I am not espousing that an unlimited supply of medical resources be applied to each patient regardless of underlying factors. I am not turning a blind eye to the economic ramifications of the US healthcare expenditure crisis. It is estimated that Medicare spends 50 billion dollars per year in reimbursement for healthcare rendered in the last 2 months of life. This is an unfathomable amount of money which is spent often without effectively prolonging life or improving the quality of life. So certainly we need to learn as a profession and a society how to judicially allocate our healthcare resources to effect the maximum benefit for individuals and society.
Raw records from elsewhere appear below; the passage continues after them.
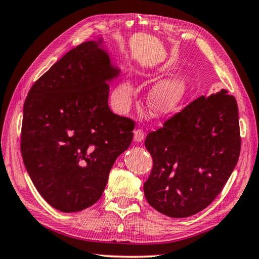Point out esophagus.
I'll return each mask as SVG.
<instances>
[{
	"label": "esophagus",
	"instance_id": "34e87169",
	"mask_svg": "<svg viewBox=\"0 0 259 259\" xmlns=\"http://www.w3.org/2000/svg\"><path fill=\"white\" fill-rule=\"evenodd\" d=\"M134 138H135V142L140 143L143 142L144 138H145V133L142 129H137L134 131Z\"/></svg>",
	"mask_w": 259,
	"mask_h": 259
}]
</instances>
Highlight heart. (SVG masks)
Here are the masks:
<instances>
[{
    "label": "heart",
    "mask_w": 259,
    "mask_h": 259,
    "mask_svg": "<svg viewBox=\"0 0 259 259\" xmlns=\"http://www.w3.org/2000/svg\"><path fill=\"white\" fill-rule=\"evenodd\" d=\"M187 91V83L182 76H174L162 81L153 88L150 95V106L155 114H166L175 111L182 103ZM134 95V87L124 81L115 90V99L120 106L128 104Z\"/></svg>",
    "instance_id": "1"
}]
</instances>
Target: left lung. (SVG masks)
<instances>
[{
    "mask_svg": "<svg viewBox=\"0 0 259 259\" xmlns=\"http://www.w3.org/2000/svg\"><path fill=\"white\" fill-rule=\"evenodd\" d=\"M153 168L147 202L172 218L198 213L217 198L238 163V104L223 89L201 96L146 136Z\"/></svg>",
    "mask_w": 259,
    "mask_h": 259,
    "instance_id": "obj_1",
    "label": "left lung"
}]
</instances>
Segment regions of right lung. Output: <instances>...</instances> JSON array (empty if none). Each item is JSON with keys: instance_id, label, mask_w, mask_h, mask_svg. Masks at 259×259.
Instances as JSON below:
<instances>
[{"instance_id": "obj_1", "label": "right lung", "mask_w": 259, "mask_h": 259, "mask_svg": "<svg viewBox=\"0 0 259 259\" xmlns=\"http://www.w3.org/2000/svg\"><path fill=\"white\" fill-rule=\"evenodd\" d=\"M119 69L95 41L83 42L35 81L24 104L20 151L30 179L51 207L77 212L97 202L135 121L108 107Z\"/></svg>"}]
</instances>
How can we refine our decision making process to provide healthcare to those who may benefit most while at the same time conserving healthcare resources in situations where their expenditure will prove to be fruitless? I apologize, but I don't have an answer to this dilemma. These are complex decisions which are layered in shades of gray and are often extremely difficult to make prospectively, especially in the face of an acute illness. We have all experienced patients with grade IV or V subarachnoid hemorrhage who show little or no improvement over a 1–2 week period but who come to clinic 2 months later living independently and thanking you for your care. Alternatively, there are other patients with multiorgan failure who we realize early on will never leave the hospital.
So where does all of this discussion leave us? Perhaps we need to develop a scale which is easy to implement and takes into account multiple patient related factors as well as disease natural history factors to assist in making some of these decisions. Such a scale, however, cannot completely replace judgment which is molded through personal experience. What is clear, at least to me, is that healthcare allocation cannot be made solely on the basis of age which is, after all, only a number.
Competing interests None.
Provenance and peer review Commissioned; not externally peer reviewed.